* [Material to process]
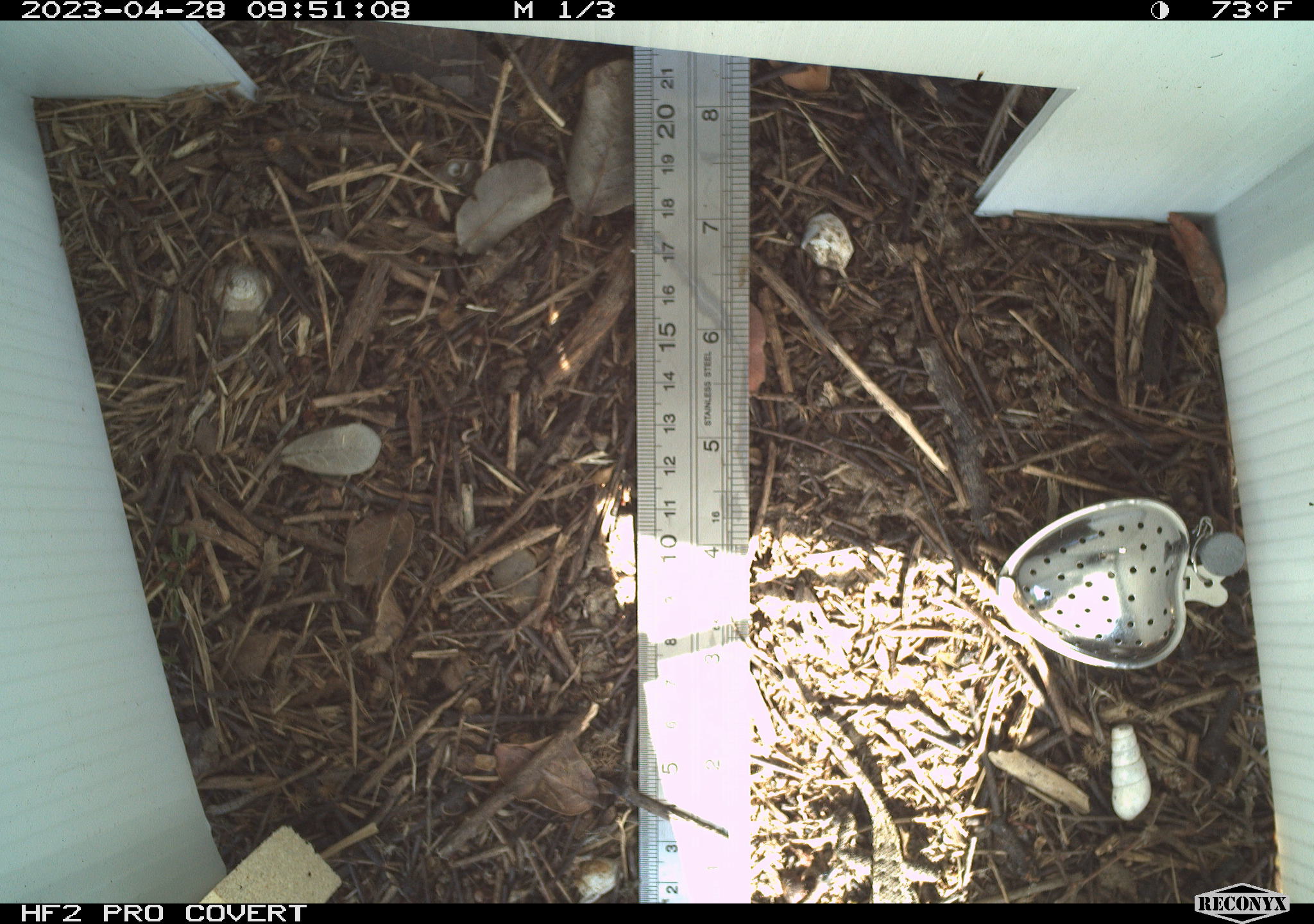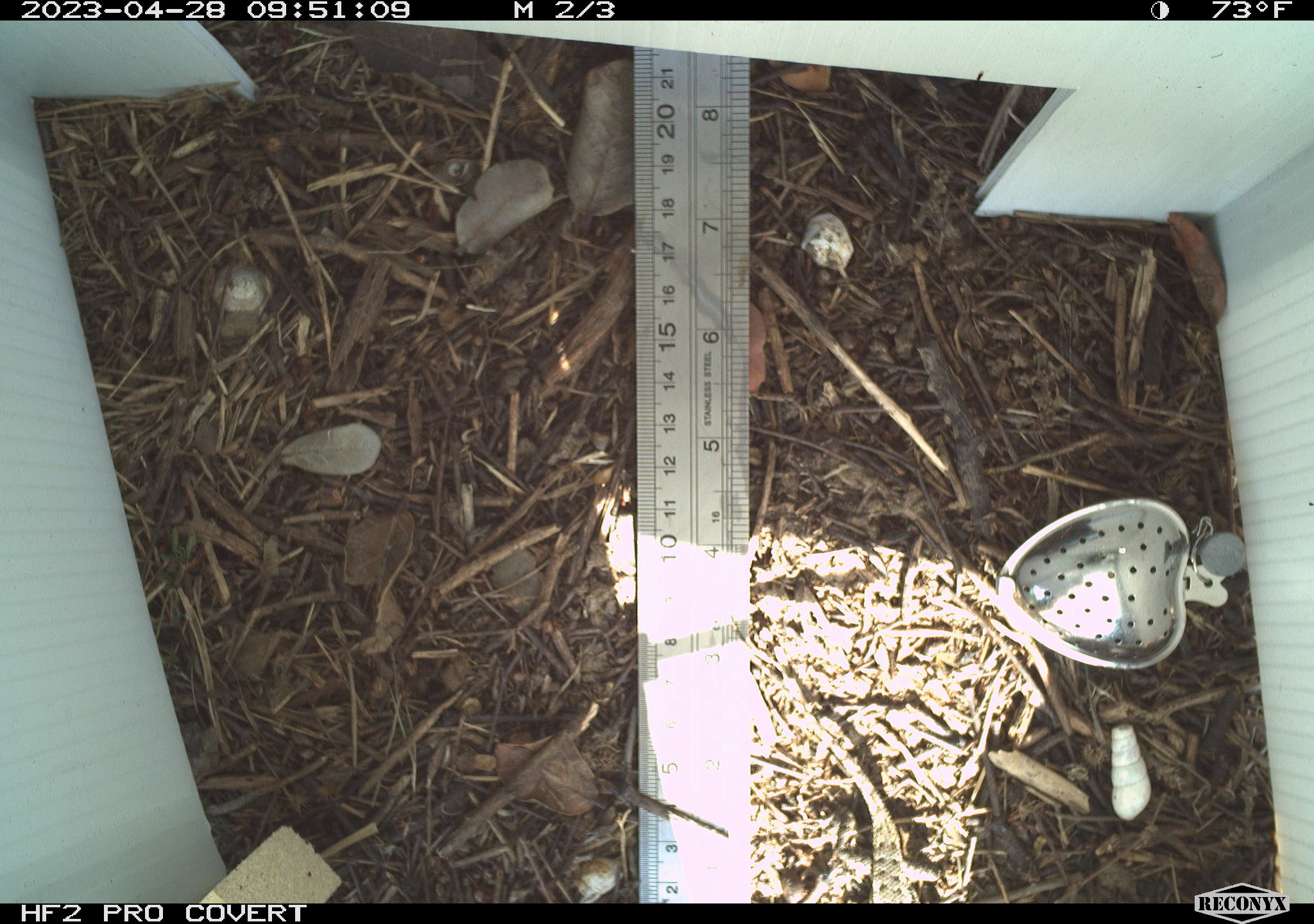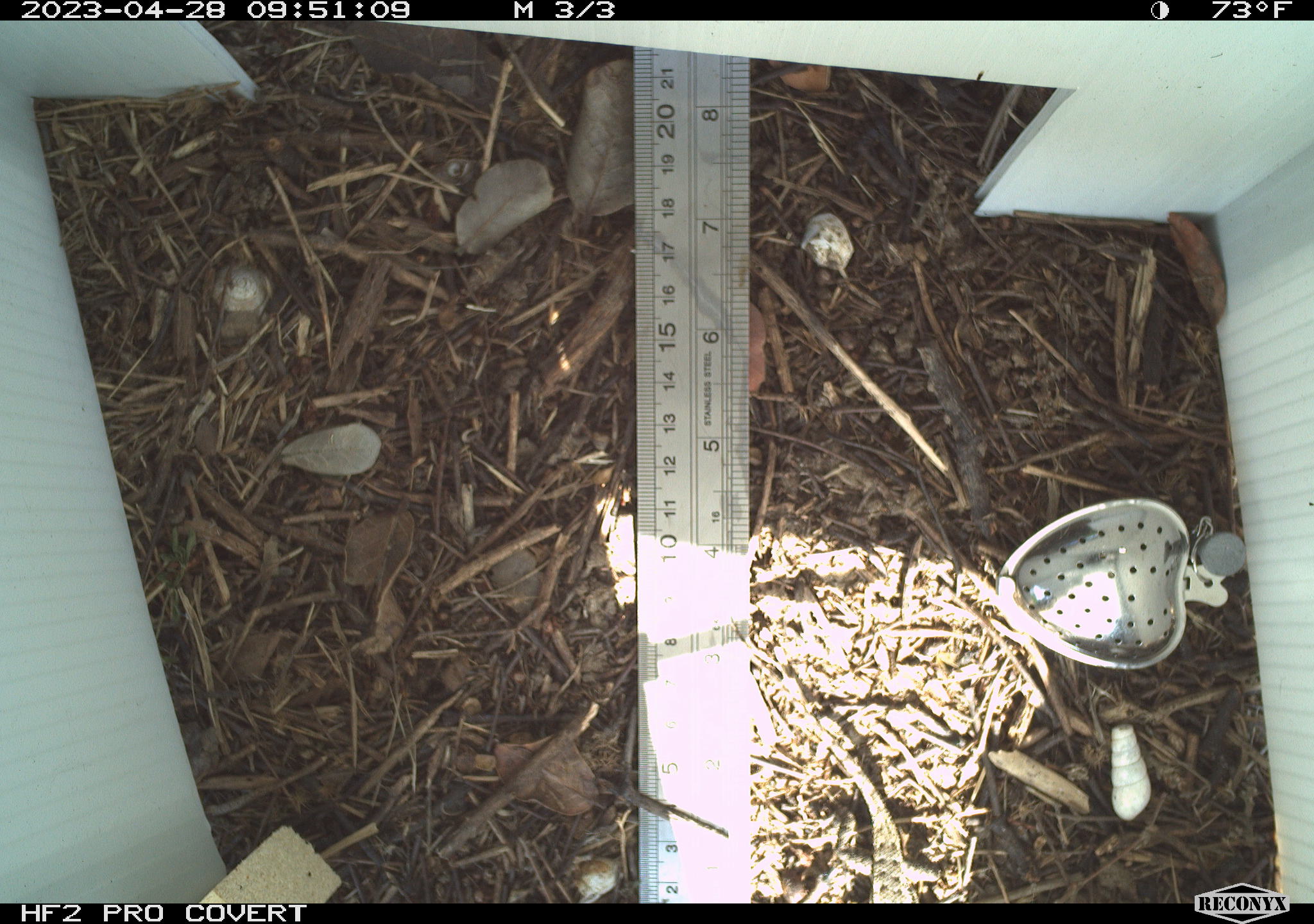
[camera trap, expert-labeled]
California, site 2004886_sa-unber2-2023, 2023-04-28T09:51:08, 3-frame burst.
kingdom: Animalia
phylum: Chordata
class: Reptilia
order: Squamata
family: Phrynosomatidae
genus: Sceloporus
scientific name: Sceloporus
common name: spiny lizards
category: sceloporus species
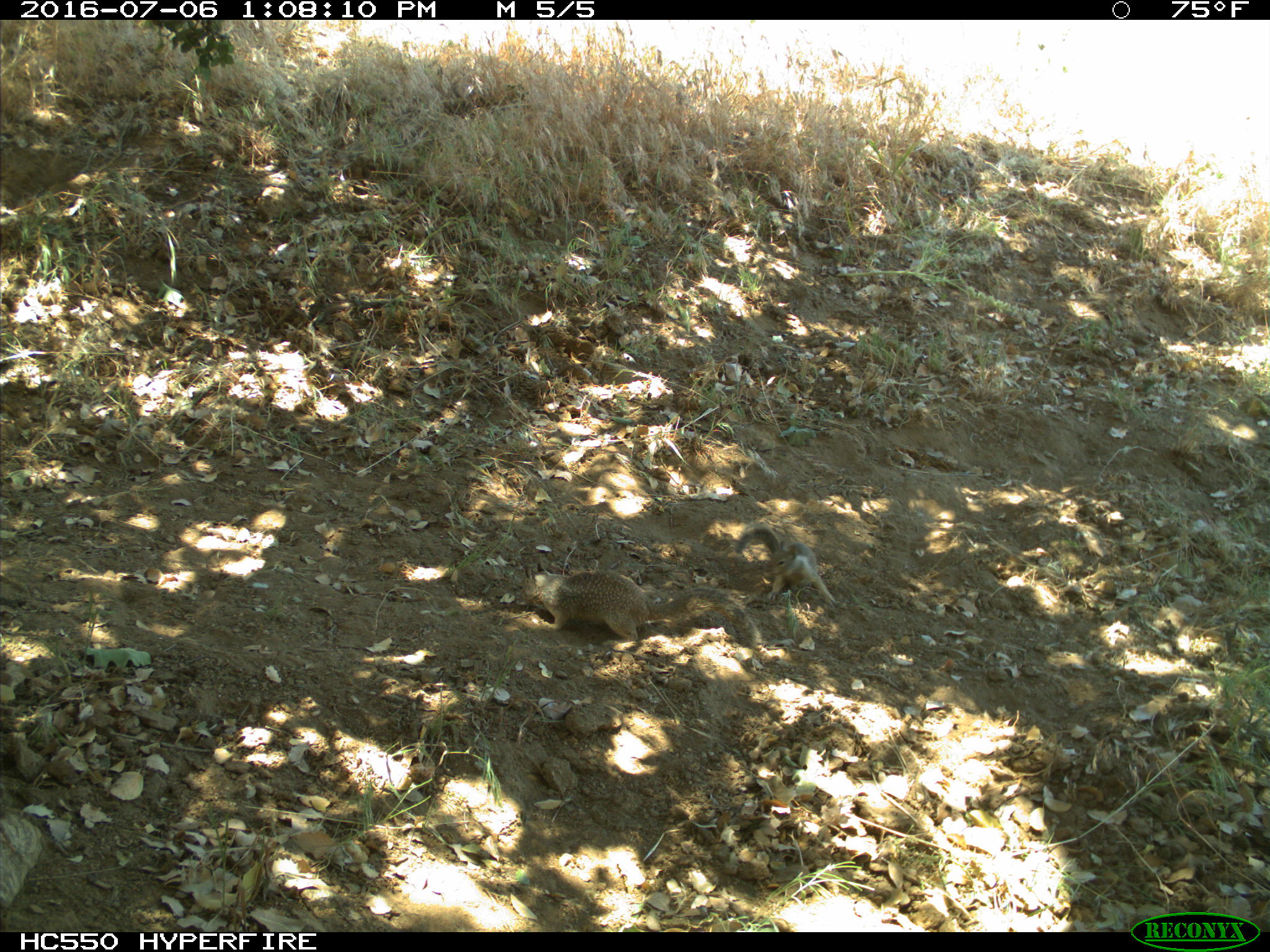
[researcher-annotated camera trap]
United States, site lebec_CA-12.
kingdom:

* [Required action]
Filter the records down to the lines containing the word "camera", and copy those.

* [Answer to this task]
[camera trap, expert-labeled]
[researcher-annotated camera trap]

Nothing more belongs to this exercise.